Una peruana en Afganistán
Salí del Perú en el 2005, al terminar la universidad, rumbo a París. Al cabo de un año y medio en Francia, mi esposo veía realizado su sueno dorado y yo mi mayor preocupación: ir a Afganistán.
Debo confesar la gran ignorancia en que me encontraba respecto a este país: tenía miedo… qué miedo, ¡tenía terror! Pensé que tenía que utilizar la burka, que no iba a poder trabajar nunca, que viviría encerrada en mi casa y sin derecho a salir, que si hablaba con cualquier otro hombre que no fuera mi esposo iría a la cárcel, que tendría que esconderme para que las bombas no me alcancen….. nada de eso era cierto.Llegué a Kabul en abril del 2006, cubierta de la cabeza a los pies por un velo negro que solo mostraba mis ojos.
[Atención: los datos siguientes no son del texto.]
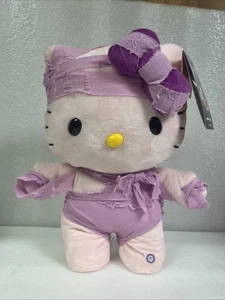 Sanrio 2024 14” Hello Kitty Halloween Purple Mummy Animated Plush Side Stepper - Picture 1 of 5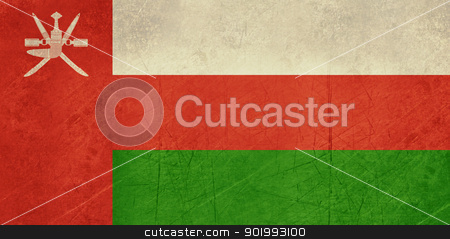 To use this stock image in your creative project, please select the size you need over to the right and click the "Add to Cart" button.
Your downloaded image will come with the Cutcaster watermark removed so don’t worry about the watermark you see on this page. Grunge Oman Flag stock photo, Grunge sovereign state flag of country of Oman in official colors. by Martin Crowdy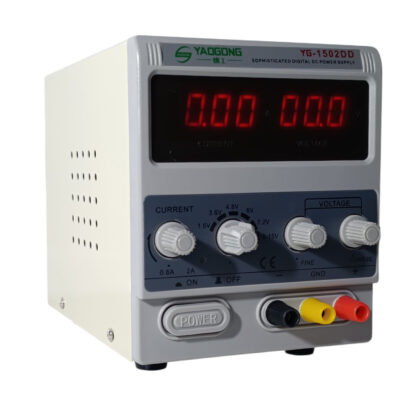 دارة تغذية  موبايل 15 فولت 2 امبير    YAOGONG  YG 1502 DD - Alternate View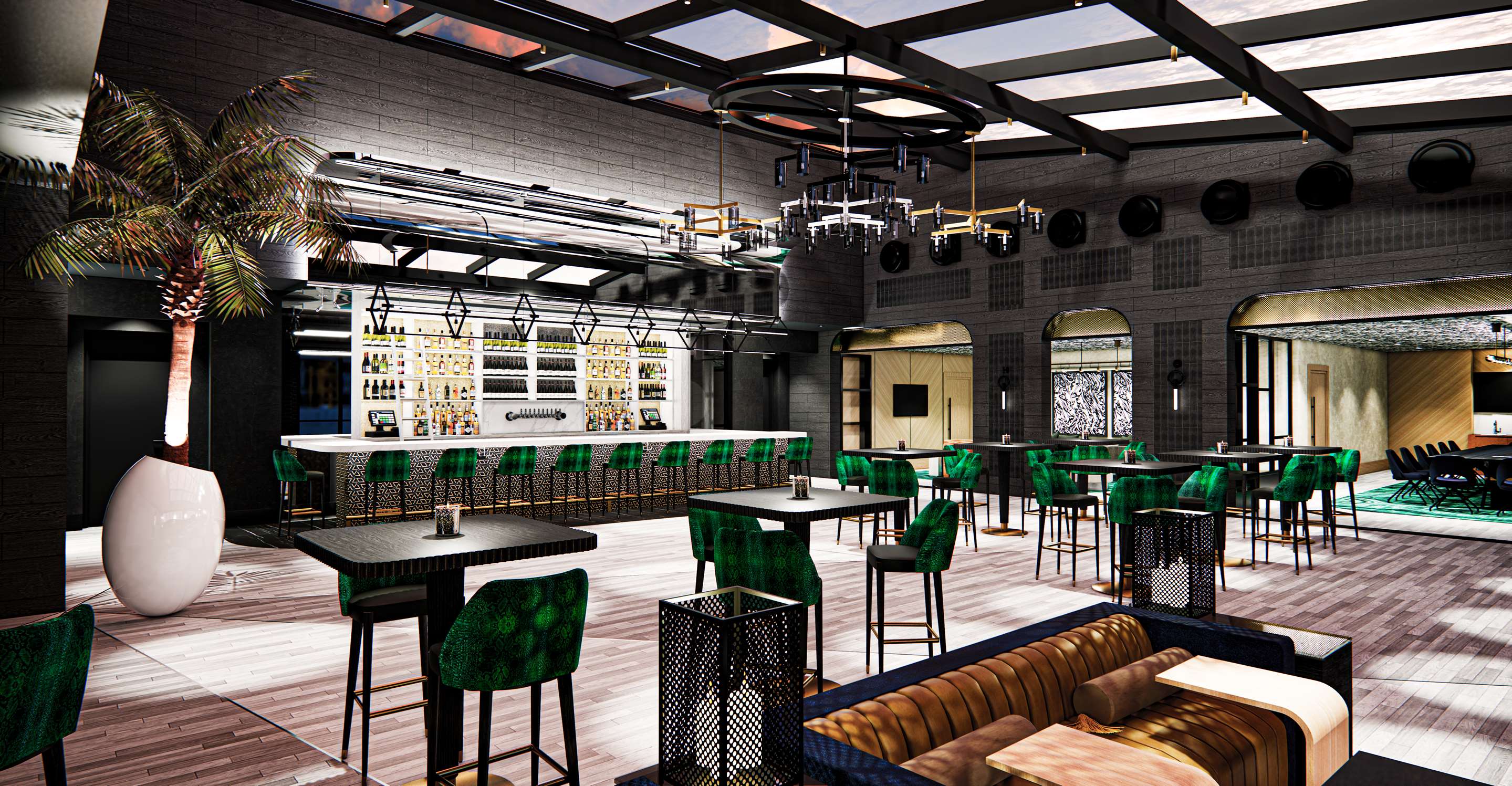 BarLounge | The Godfrey Detroit, Curio Collection By Hilton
Mi esposo, que había llegado a Kabul un mes antes que yo, no me reconoció, es más, lo primero que me dijo fue “¿por qué te disfrazaste?”. Efectivamente, para la mayoría de personas en el aeropuerto, yo estaba ridículamente disfrazada. Camino a mi nueva casa miraba todo con una especie de miedo/curiosidad. ¿Qué tal me pareció Kabul? Me pareció tremendamente azul, una suerte de mezcla de Villa El Salvador y Áncash, por las casas en los cerros y las enormes montañas detrás. Los tanques y los hombres armados no me daban temor. Mi papá dice que seguramente era porque llevaba la época del terrorismo en mi inconsciente, que como lo había visto cuando era muy niña, ahora lo percibía como algo normal.
Ahora llevo más de dos años en Afganistán. He tenido la dicha de conocer casi todo el país (con excepción del sur), llevo una vida privilegiada considerando las circunstancias, trabajo manejando campanas de comunicación. No voy a decir que Afganistán es un paraíso (lo triste es que podría serlo). He vivido momentos infinitamente felices al lado de amigos extranjeros y afganos, he podido conocer de cerca la realidad de las mujeres en Afganistán, he podido comprobar que teorías sobre democracia no funcionan en ciertos lugares. Los afganos son la gente más amable y más valiente que he conocido. Diferencias culturales, ¡claro que hay!, muchas veces me parecieron catastróficas algunas de sus costumbres, así como les parecieron catastróficas algunas de las mías. Desafortunadamente, Afganistán no siempre se muestra azul como el día en que llegué. Así como he pasado momentos hermosos, también he tenido que soportar la pérdida de amigos, secuestros y la constante amenaza de atentados.
Seguramente se preguntarán qué hacemos acá, y más de uno dirá, “en vez de ayudar a gente por ahí, debería ayudar a su propia gente”. Mi aterrizaje en Afganistán se debió a un sueño ajeno, el de mi esposo. Este año diremos adiós a este país y tomaremos otros rumbos, otros lugares, pero Afganistán quedará en mi eterno recuerdo como, efectivamente, el país de los extremos: extremo frío, extremo calor, extrema amabilidad, extrema violencia, pero sobre todo, extrema belleza.